━━━ 所给文字 ━━━

Home > hp-ux, OS & 小型机 > HP-UX下使用EMS

HP-UX下使用EMS

1. EMS介绍
EMS(Event Monitoring Service)是一项HP-UX的集成服务,它能够对主机硬件进行实时监控,并可以通过指定方式将监控信息报告给系统维护人员,这有助于运维人员及时、准确的发现主机故障,并辅助判定故障所在,提高主机的可用时间。
EMS可以通过MRM(Monitoring Request Manager)进行管理,通过MRM可以对EMS的监控范围、事情报警触发条件、事件信息报警方式进行设置。
MRM调用方法如下:

(1)用root身份登陆主机系统
(2)运行/etc/opt/resmon/lbin/monconfig
(3)通过(MRM)Monitoring Request Manager Main Menu进行配置
在MRM菜单中,可以查看、检查、修改、删除、启用、禁用检测器。
如下:
============================================================================
=================== Event Monitoring Service ===================
=================== Monitoring Request Manager ===================
============================================================================

EVENT MONITORING IS CURRENTLY ENABLED.
EMS Version : A.04.10
STM Version : C.46.15

============================================================================
============== Monitoring Request Manager Main Menu ==============
============================================================================

Note: Monitoring requests let you specify the events for monitors
to report and the notification methods to use.

Select:
(S)how monitoring requests configured via monconfig
(C)heck detailed monitoring status
(L)ist descriptions of available monitors
(A)dd a monitoring request
(D)elete a monitoring request
(M)odify an existing monitoring request
(E)nable Monitoring
(K)ill (disable) monitoring
(H)elp
(Q)uit
Enter selection: [s]

下面以定制一个monitor为例子,说明MRM的配置方法:
(1)以root身份登陆系统
(2)运行/etc/opt/resmon/lbin/monconfig进入MRM主菜单(就是上面看到的)
(3)选择a并回车,对应的功能选项是(A)dd a monitoring request
(4)此时将显示出可供监控的硬件模块,一般全选,键入a并回车就行
(5)选择基准事件级别,建议选择2)MINOR WARNING
(6)选择报警触发的条件,选择4)>=
(7)选择监控事件信息报警的方式,选择6)EMAIL
(8)选择事件报警邮件的接收人,这里可根据需要输入相应的用户名,例如:monitor
(9)对此次monitor进行注释说明,选择(A)dd
(10)Client Configuration File,这里选择(C)lear
(11)保存上述配置信息,此后将退回到主菜单
(12)在主菜单下,选择(S)how monitoring requests configured via monconfig查看新建的monitor是否存在
(13)退回到MRM主菜单,选择(C)heck detailed monitoring status,可查看所有有效的监控状态,因主机配置而异,对于主机中不存在的硬件,EMS将会忽略,即使在上述第“4”步中设置为监控所有硬件
(14)(E)nable Monitoring,开启EMS服务功能
说明:通过上述步骤,我们新建的monitor是针对所有硬件模块(step 4)实时监控,但仅对严重程度大于等于Minor Warning(step 5 & step 6)的事件,通过email(step 6)的方式报告给用户monitor(step 8)。

━━━ 数据摘录 ━━━

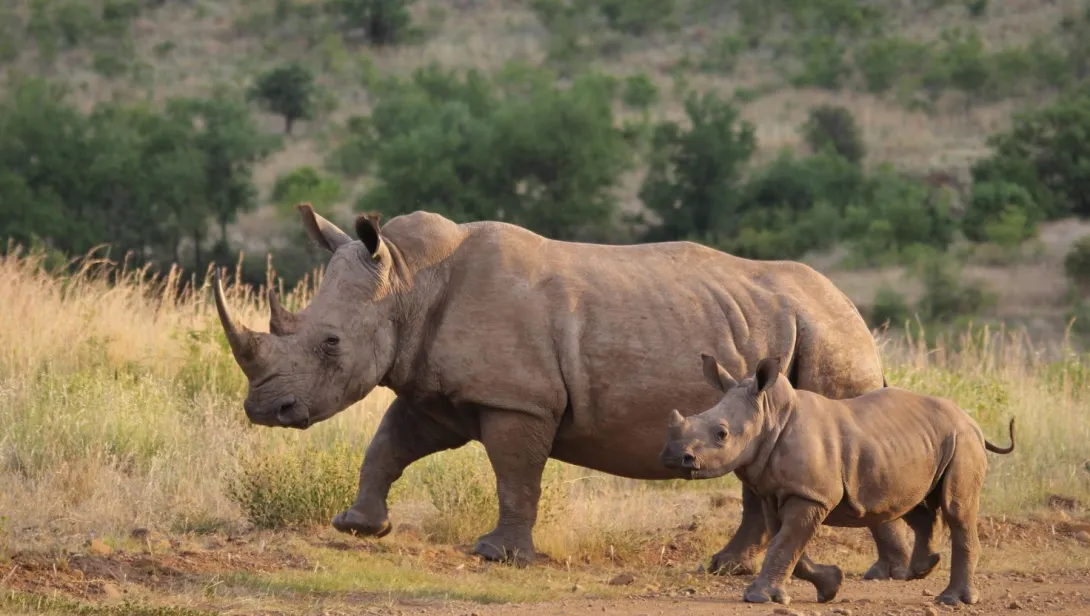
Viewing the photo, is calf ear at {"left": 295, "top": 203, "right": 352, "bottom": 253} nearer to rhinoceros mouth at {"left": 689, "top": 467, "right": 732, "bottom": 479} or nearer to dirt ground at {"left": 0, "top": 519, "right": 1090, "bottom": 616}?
dirt ground at {"left": 0, "top": 519, "right": 1090, "bottom": 616}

━━━

■ 完成下列任务
1 – 请一字不差地抄录关于EMS的文字中的一段，从含有“EVENT MONITORING IS”的词句开始，到“methods to use.”为止。
2 – 根据关于EMS的文字，新建的monitor为什么只报告严重程度大于等于Minor Warning的事件？请用一到三句话说明。
3 – 用两句话概括关于EMS的文字。

■ 各题解答
1 –
EVENT MONITORING IS CURRENTLY ENABLED.
EMS Version : A.04.10
STM Version : C.46.15

============================================================================
============== Monitoring Request Manager Main Menu ==============
============================================================================

Note: Monitoring requests let you specify the events for monitors
to report and the notification methods to use.

2 – 因为第5步把基准事件级别选为MINOR WARNING，第6步把报警触发条件选为>=。因此，只有严重程度大于等于Minor Warning的事件才会通过email报告给用户monitor。

3 – EMS是HP-UX的集成服务，能实时监控主机硬件，并按指定方式把监控信息报告给维护人员；它的监控范围、报警触发条件和报警方式可以通过MRM设置。以root身份运行/etc/opt/resmon/lbin/monconfig可进入MRM，示例中新建了一个monitor，对所有硬件实时监控，并把严重程度大于等于Minor Warning的事件通过email报告给用户monitor，最后开启EMS服务。